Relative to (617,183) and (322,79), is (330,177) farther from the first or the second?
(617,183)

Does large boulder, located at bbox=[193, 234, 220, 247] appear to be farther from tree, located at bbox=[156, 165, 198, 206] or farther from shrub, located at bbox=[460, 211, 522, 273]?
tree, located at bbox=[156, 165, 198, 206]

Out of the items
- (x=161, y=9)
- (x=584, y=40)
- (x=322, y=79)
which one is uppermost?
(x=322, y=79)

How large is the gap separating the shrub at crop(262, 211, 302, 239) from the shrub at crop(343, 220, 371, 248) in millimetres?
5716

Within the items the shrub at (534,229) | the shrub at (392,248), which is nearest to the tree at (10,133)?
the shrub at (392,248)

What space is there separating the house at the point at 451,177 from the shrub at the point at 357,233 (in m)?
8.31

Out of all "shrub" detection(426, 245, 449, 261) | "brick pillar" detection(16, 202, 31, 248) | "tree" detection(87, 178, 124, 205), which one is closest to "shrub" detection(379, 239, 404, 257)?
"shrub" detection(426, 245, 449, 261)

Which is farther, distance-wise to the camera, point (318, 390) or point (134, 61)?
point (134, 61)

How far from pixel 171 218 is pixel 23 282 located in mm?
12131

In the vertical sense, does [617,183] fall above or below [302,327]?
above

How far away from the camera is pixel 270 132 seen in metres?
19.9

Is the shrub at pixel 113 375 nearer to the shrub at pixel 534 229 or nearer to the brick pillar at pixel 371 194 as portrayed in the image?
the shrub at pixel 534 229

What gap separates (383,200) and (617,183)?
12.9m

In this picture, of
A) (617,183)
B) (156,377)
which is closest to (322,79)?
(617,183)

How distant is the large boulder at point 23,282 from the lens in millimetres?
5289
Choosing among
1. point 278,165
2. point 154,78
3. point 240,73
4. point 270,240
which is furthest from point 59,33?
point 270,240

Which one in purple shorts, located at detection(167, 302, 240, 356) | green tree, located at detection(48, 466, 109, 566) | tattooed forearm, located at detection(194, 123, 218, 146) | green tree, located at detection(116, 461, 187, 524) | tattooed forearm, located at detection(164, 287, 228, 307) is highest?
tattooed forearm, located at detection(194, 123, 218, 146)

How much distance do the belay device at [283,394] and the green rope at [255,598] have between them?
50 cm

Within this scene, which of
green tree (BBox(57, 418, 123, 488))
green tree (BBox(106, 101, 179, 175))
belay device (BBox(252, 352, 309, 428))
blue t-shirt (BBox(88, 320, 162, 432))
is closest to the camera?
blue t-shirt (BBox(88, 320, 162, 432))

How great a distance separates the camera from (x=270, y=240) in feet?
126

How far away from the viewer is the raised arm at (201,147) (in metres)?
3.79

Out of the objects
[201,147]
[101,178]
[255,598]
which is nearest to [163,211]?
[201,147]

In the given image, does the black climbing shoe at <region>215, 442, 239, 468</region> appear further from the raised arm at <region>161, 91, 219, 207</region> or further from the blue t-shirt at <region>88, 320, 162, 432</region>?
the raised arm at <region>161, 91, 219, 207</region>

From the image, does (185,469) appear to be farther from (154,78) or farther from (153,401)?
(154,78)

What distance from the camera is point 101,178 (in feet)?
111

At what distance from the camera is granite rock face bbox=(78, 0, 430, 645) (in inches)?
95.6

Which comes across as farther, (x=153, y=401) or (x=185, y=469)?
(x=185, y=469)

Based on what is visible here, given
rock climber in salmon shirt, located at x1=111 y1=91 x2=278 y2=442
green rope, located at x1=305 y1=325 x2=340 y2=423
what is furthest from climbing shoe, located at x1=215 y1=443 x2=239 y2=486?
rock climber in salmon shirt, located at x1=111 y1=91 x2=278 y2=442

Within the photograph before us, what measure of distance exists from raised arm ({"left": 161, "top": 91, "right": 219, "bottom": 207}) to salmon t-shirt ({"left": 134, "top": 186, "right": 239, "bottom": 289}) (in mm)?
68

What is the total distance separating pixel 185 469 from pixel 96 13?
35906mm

WHAT TO DO - Take the records above and return them exactly as written.

OUTPUT -
Relative to (617,183) and (322,79), is (330,177) farther from the first or the second?
(617,183)

Does large boulder, located at bbox=[193, 234, 220, 247] appear to be farther from tree, located at bbox=[156, 165, 198, 206] or farther from shrub, located at bbox=[460, 211, 522, 273]?
tree, located at bbox=[156, 165, 198, 206]

Out of the items
- (x=161, y=9)
- (x=584, y=40)
- (x=322, y=79)
which one is uppermost?
(x=322, y=79)

How large is the gap separating the shrub at crop(262, 211, 302, 239) from the shrub at crop(343, 220, 371, 248) in millimetres?
5716

Within the items the shrub at (534,229) | the shrub at (392,248), which is nearest to the tree at (10,133)?
the shrub at (392,248)

What space is there separating the house at the point at 451,177 from the shrub at the point at 357,233 (in m)?
8.31

Out of all "shrub" detection(426, 245, 449, 261) | "brick pillar" detection(16, 202, 31, 248) | "tree" detection(87, 178, 124, 205), which one is closest to "shrub" detection(379, 239, 404, 257)?
"shrub" detection(426, 245, 449, 261)

Which is farther, distance-wise to the camera, point (318, 390) or point (134, 61)?
point (134, 61)

How far from pixel 171 218 is pixel 23 282 located in mm?
12131

In the vertical sense, does [617,183] fall above or below [302,327]?
above

How far away from the camera is pixel 270 132 seen in metres?
19.9

Is the shrub at pixel 113 375 nearer to the shrub at pixel 534 229 or nearer to the brick pillar at pixel 371 194 as portrayed in the image?
the shrub at pixel 534 229

What gap separates (383,200) and (617,183)?
12.9m

In this picture, of
A) (617,183)
B) (156,377)
which is closest to (322,79)?
(617,183)

How distant is the large boulder at point 23,282 from the lens in millimetres?
5289
Choosing among
1. point 278,165
2. point 154,78
3. point 240,73
4. point 270,240
which is furthest from point 59,33?
point 270,240

Which one in purple shorts, located at detection(167, 302, 240, 356) | green tree, located at detection(48, 466, 109, 566) | tattooed forearm, located at detection(194, 123, 218, 146) | green tree, located at detection(116, 461, 187, 524) | tattooed forearm, located at detection(164, 287, 228, 307) is highest?
tattooed forearm, located at detection(194, 123, 218, 146)

How much distance do the belay device at [283,394] and the green rope at [255,598] have between them?
50 cm

Within this scene, which of
green tree (BBox(57, 418, 123, 488))
green tree (BBox(106, 101, 179, 175))
belay device (BBox(252, 352, 309, 428))
blue t-shirt (BBox(88, 320, 162, 432))
is closest to the camera?
blue t-shirt (BBox(88, 320, 162, 432))

How great a distance separates the camera from (x=270, y=240) in feet?
126

How far away from the viewer is the raised arm at (201,147) (in metres)?
3.79

Out of the objects
[201,147]
[101,178]
[255,598]
which is nearest to [163,211]?
[201,147]

In the given image, does the black climbing shoe at <region>215, 442, 239, 468</region> appear further from the raised arm at <region>161, 91, 219, 207</region> or further from the blue t-shirt at <region>88, 320, 162, 432</region>?
the raised arm at <region>161, 91, 219, 207</region>

From the image, does (185,469) appear to be farther from (154,78) or farther from (153,401)?
(154,78)

What distance from the camera is point 101,178 (in feet)?
111

At what distance from the camera is granite rock face bbox=(78, 0, 430, 645) (in inches)?
95.6

Which comes across as farther, (x=153, y=401) or (x=185, y=469)?
(x=185, y=469)

Based on what is visible here, given
rock climber in salmon shirt, located at x1=111 y1=91 x2=278 y2=442
green rope, located at x1=305 y1=325 x2=340 y2=423
what is furthest from climbing shoe, located at x1=215 y1=443 x2=239 y2=486?
rock climber in salmon shirt, located at x1=111 y1=91 x2=278 y2=442

Within the photograph before us, what measure of distance exists from raised arm ({"left": 161, "top": 91, "right": 219, "bottom": 207}) to salmon t-shirt ({"left": 134, "top": 186, "right": 239, "bottom": 289}) (in mm)?
68

What is the total distance separating pixel 185 469 from pixel 96 13?
35906mm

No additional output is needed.